The first sample I started with was an example of 3D drawing. The keyword here is gl (graphics library), and that sounds like the same scheme I ran into when I was doing a standalone graphics program. Maybe I'll just be able to copy and paste some code directly from my old project into this one. I mean Javascript and C look and work very much alike. It could work, couldn't it? Hah. It is to laugh. Not a chance.

Not a problem, I can recreate the equations easily enough, it's all new stuff I'm having to learn that's dragging me down. Back in the day when I was getting paid for this, programming was pretty straight forward. You marched forward and dealt with the problems as they arose, bim, bam, boom. But this new stuff is like a jumble of mystery hand signals. It's like I have to learn to Walk Like An Egyptian. Maybe if you grew up with it might appear to be straight forward, but for me most of the documentation is gibberish.

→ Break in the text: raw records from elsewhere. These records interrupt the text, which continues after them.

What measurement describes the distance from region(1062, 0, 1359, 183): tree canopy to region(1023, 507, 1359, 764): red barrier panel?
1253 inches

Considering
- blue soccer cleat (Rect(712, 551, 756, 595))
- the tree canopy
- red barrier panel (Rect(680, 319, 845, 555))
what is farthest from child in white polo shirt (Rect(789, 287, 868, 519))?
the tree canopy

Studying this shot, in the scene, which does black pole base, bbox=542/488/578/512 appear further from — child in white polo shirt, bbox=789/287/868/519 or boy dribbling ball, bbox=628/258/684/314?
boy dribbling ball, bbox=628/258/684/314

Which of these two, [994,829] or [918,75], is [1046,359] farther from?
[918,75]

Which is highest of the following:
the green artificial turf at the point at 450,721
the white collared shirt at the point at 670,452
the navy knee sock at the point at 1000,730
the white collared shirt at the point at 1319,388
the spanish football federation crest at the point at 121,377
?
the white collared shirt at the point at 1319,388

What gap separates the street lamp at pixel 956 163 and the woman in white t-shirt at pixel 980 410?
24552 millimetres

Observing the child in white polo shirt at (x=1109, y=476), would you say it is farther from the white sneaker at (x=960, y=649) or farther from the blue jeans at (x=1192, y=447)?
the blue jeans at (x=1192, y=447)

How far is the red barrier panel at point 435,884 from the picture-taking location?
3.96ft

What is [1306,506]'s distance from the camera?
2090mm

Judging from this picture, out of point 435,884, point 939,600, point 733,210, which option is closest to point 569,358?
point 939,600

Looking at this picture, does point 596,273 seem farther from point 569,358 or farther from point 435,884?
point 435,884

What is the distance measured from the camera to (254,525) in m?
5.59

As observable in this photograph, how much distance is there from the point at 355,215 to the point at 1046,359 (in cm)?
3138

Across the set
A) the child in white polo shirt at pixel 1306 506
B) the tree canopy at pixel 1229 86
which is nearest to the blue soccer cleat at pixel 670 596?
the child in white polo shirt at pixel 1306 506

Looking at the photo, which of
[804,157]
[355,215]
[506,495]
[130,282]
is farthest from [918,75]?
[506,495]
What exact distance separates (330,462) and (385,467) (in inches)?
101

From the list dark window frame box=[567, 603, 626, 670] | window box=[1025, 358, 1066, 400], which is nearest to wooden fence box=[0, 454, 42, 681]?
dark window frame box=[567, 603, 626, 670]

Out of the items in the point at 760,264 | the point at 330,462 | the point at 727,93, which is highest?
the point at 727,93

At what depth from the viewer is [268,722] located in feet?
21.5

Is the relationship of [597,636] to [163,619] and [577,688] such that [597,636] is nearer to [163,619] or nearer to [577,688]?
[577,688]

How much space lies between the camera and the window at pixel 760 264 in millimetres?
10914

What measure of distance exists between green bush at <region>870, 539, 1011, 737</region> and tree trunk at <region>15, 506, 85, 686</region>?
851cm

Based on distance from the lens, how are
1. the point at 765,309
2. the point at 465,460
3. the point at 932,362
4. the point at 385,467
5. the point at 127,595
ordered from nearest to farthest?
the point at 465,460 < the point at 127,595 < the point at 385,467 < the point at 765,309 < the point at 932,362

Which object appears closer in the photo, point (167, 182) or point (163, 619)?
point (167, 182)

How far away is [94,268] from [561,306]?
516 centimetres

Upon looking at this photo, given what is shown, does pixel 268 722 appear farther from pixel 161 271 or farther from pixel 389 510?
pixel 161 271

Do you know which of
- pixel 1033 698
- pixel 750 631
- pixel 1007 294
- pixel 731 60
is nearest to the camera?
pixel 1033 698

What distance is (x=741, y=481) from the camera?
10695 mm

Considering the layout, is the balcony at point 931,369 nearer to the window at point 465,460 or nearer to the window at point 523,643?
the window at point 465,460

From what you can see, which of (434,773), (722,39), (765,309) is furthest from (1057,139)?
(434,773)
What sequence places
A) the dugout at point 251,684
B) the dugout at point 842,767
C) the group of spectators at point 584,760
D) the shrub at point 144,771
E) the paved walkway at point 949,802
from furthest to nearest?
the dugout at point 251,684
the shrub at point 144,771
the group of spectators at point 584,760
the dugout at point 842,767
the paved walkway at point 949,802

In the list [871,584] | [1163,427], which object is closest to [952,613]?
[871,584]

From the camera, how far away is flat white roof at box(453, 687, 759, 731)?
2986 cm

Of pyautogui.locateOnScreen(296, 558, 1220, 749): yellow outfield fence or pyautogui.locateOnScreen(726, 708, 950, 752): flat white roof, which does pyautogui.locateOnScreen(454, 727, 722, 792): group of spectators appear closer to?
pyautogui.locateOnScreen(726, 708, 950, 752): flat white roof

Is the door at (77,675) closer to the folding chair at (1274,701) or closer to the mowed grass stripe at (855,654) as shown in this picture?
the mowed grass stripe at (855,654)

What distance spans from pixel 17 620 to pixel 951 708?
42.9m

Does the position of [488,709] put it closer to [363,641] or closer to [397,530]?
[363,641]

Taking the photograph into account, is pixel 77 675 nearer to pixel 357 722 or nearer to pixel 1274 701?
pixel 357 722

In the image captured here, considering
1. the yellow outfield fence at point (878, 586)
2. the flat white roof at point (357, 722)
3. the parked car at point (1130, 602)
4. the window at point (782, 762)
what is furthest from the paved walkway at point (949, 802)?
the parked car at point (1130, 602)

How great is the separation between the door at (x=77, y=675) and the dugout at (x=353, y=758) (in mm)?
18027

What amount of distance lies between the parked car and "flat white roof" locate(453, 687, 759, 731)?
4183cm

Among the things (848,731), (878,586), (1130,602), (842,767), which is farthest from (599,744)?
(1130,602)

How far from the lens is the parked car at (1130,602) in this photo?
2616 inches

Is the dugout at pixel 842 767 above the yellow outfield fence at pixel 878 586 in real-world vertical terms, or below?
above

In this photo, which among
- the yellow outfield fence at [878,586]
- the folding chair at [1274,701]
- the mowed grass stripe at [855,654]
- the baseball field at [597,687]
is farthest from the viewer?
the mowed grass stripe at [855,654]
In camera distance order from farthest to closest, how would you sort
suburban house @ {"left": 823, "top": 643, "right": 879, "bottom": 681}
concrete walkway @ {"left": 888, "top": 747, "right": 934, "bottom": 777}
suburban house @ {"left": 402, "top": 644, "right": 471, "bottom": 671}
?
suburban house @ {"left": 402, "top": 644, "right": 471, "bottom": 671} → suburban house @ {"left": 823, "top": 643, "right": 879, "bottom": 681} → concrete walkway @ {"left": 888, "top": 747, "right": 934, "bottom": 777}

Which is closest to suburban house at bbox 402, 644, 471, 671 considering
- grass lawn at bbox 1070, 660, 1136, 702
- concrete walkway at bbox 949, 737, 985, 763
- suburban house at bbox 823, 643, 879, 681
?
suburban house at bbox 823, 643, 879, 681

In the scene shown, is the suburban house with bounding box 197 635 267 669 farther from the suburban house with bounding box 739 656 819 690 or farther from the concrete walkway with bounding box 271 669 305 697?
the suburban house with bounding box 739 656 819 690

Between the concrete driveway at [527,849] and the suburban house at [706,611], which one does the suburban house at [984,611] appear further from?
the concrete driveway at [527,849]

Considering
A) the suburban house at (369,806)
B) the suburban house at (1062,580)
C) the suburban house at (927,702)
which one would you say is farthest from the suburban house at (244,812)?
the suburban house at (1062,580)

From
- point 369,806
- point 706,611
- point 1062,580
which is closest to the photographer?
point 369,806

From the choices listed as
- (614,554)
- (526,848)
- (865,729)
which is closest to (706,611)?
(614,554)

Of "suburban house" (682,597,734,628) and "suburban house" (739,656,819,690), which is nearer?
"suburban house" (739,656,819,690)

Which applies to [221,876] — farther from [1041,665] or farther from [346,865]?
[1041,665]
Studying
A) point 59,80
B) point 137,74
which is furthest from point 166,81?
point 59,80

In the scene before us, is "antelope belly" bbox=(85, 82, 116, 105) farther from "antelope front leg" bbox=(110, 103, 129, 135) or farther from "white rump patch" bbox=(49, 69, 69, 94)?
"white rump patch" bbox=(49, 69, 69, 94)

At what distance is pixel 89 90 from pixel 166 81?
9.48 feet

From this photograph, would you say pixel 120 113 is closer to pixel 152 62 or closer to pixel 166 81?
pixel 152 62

There's two problems I'm working on. One is the way you create objects (like squares or circles) on the screen. One way is declare them right up front. But that only works for static objects. 

Static Polygon Declaration

Anything you want on the screen has to be declared in the file. It doesn't allow you to create objects on the fly.

There is another way but it involves making a call to Doggy McApplefart and passing him the secret code which everybody knows, but you have to say it anyway: 

var polygon = document.createElementNS("http://www.w3.org/2000/svg", "polygon");

Near as I can tell, you could replace the magic phrase (the URL) with anything at all and it would work. I've yet to test it.

I don't know exactly where I got the second sample. Mozilla has a pretty good website devoted to programming for the web. Funny how such a good reference site doesn't need to carry and ads. Funny that they are still in business. Guess I don't understand how the computer programming business works. No surprise there, I never did.